Monetary Premium Model: ETH also has additional value as a settlement currency and collateral—beyond DCF. ETH is core collateral in DeFi ($10 billion+ TVL), essential for stablecoin minting (DAI), lending, and derivatives. The NFT market and L2 Gas are denominated in ETH. ETF lock-up ($2.76 billion in Q3 2025) and corporate treasury accumulation reduce liquid supply, creating a premium similar to gold.

“Trustware” Pricing Logic: In a Consensys report, the “Trustware” concept was introduced—Ethereum is not just selling computing power (like AWS) but “decentralized, immutable finality.” During RWA onboarding, it becomes a “asset protection” layer against “transaction processing.” If it can protect $10 trillion assets globally and even a 0.01% annual security tax, the market cap should be sufficient to prevent 51% attacks. This “security budget” logic is supported by a positive correlation with economic scale.

Competition Landscape: Modular Moat and RWA Battlefield

Data from 2025 clearly shows structural differentiation: Solana is like Visa or Nasdaq—pursuing highest TPS, lowest latency, suited for high-frequency trading and consumer apps. Ethereum has become the SWIFT or FedWire—focusing not on every small transaction but on “settlement bundles” from L2 with thousands of transactions.

The division of labor is a natural evolution. High-value, low-frequency assets (tokenized bonds, large settlements) still prefer Ethereum for its superior security. Low-value, high-frequency transactions go to Solana.

In the RWA sector, anticipated to be a trillion-dollar market, Ethereum remains the leader. With flagship projects like BlackRock BUIDL and Franklin Templeton on-chain funds, Ethereum is the primary base layer. For assets worth hundreds of millions or billions, security outweighs speed. Ethereum’s decade-long uptime record is its deepest moat.

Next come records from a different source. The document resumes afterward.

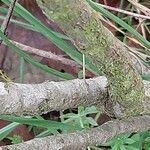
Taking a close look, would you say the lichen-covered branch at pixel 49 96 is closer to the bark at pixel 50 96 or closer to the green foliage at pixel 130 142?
the bark at pixel 50 96

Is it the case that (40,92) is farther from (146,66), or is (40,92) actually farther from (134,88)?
(146,66)

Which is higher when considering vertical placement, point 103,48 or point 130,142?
point 103,48

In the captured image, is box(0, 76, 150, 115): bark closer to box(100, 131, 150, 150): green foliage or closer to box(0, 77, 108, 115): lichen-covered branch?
box(0, 77, 108, 115): lichen-covered branch

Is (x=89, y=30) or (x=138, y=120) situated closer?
(x=89, y=30)

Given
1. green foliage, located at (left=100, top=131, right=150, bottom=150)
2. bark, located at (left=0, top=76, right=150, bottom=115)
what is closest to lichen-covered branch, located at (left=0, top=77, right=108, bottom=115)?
bark, located at (left=0, top=76, right=150, bottom=115)

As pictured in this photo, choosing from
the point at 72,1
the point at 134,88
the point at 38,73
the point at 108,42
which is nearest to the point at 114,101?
the point at 134,88

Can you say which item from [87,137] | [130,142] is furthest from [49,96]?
[130,142]

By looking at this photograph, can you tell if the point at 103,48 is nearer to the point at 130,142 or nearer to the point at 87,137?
the point at 87,137
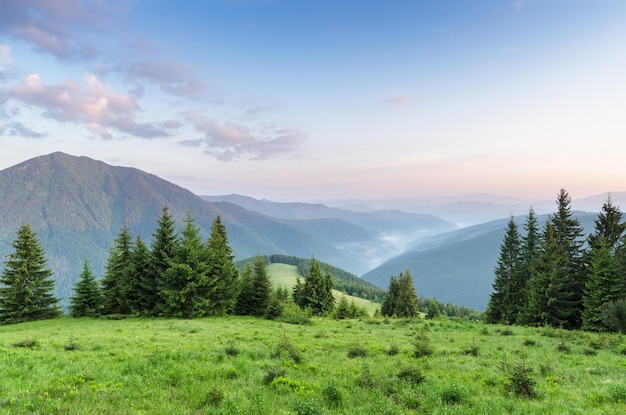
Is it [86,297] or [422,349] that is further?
[86,297]

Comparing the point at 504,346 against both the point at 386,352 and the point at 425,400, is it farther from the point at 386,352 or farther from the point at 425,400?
the point at 425,400

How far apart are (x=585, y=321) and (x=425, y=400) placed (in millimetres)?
39515

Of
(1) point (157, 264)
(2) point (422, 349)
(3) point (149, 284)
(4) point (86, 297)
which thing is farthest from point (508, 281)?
(4) point (86, 297)

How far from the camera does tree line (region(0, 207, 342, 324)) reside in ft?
117

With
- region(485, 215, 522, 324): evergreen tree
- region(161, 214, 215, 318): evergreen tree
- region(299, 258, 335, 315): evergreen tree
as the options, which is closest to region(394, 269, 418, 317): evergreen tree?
region(299, 258, 335, 315): evergreen tree

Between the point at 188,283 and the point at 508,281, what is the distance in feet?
165

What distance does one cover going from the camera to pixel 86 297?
3950 centimetres

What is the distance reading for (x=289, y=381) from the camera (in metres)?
10.0

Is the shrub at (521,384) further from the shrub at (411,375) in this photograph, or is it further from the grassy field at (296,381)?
the shrub at (411,375)

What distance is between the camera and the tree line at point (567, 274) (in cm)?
3409

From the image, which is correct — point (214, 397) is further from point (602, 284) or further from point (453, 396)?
point (602, 284)

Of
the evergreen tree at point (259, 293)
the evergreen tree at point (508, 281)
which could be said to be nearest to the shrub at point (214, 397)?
the evergreen tree at point (259, 293)

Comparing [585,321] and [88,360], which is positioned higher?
[88,360]

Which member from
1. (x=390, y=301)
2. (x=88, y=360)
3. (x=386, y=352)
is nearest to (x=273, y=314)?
(x=386, y=352)
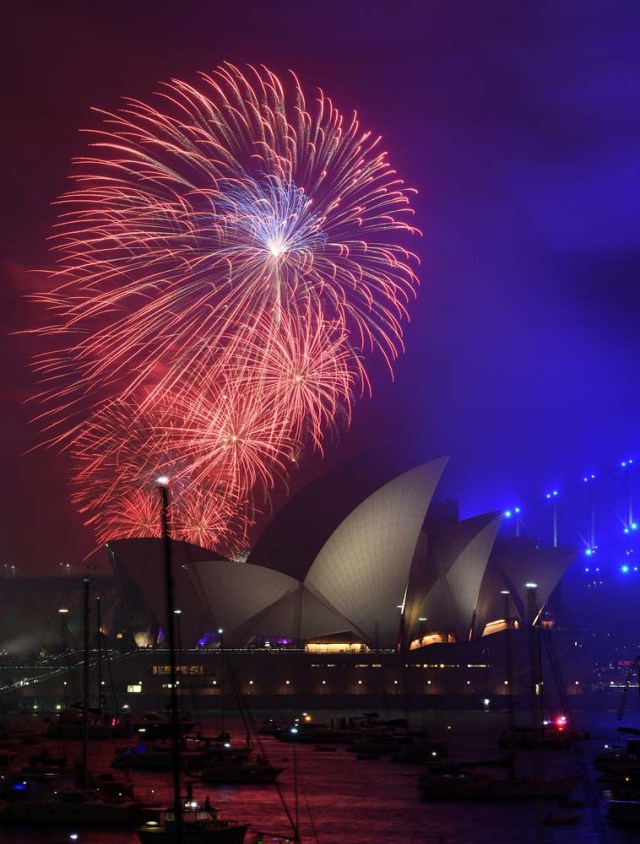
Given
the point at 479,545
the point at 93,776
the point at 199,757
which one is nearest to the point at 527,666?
the point at 479,545

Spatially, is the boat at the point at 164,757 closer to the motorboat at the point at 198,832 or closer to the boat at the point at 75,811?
the boat at the point at 75,811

Conclusion: Ethereum’s Path Forward

2025 has been a transformative year for Ethereum—from an identity crisis to regulatory clarity, from a broken business model to a sustainable architecture. The Fusaka upgrade was not just a technical enhancement but an economic restructuring that redefined value capture mechanics across the entire ecosystem.

This is not Pulau Senang going up in flames. Ethereum continues to advance, adapt, and innovate. The dawn of a new era has begun.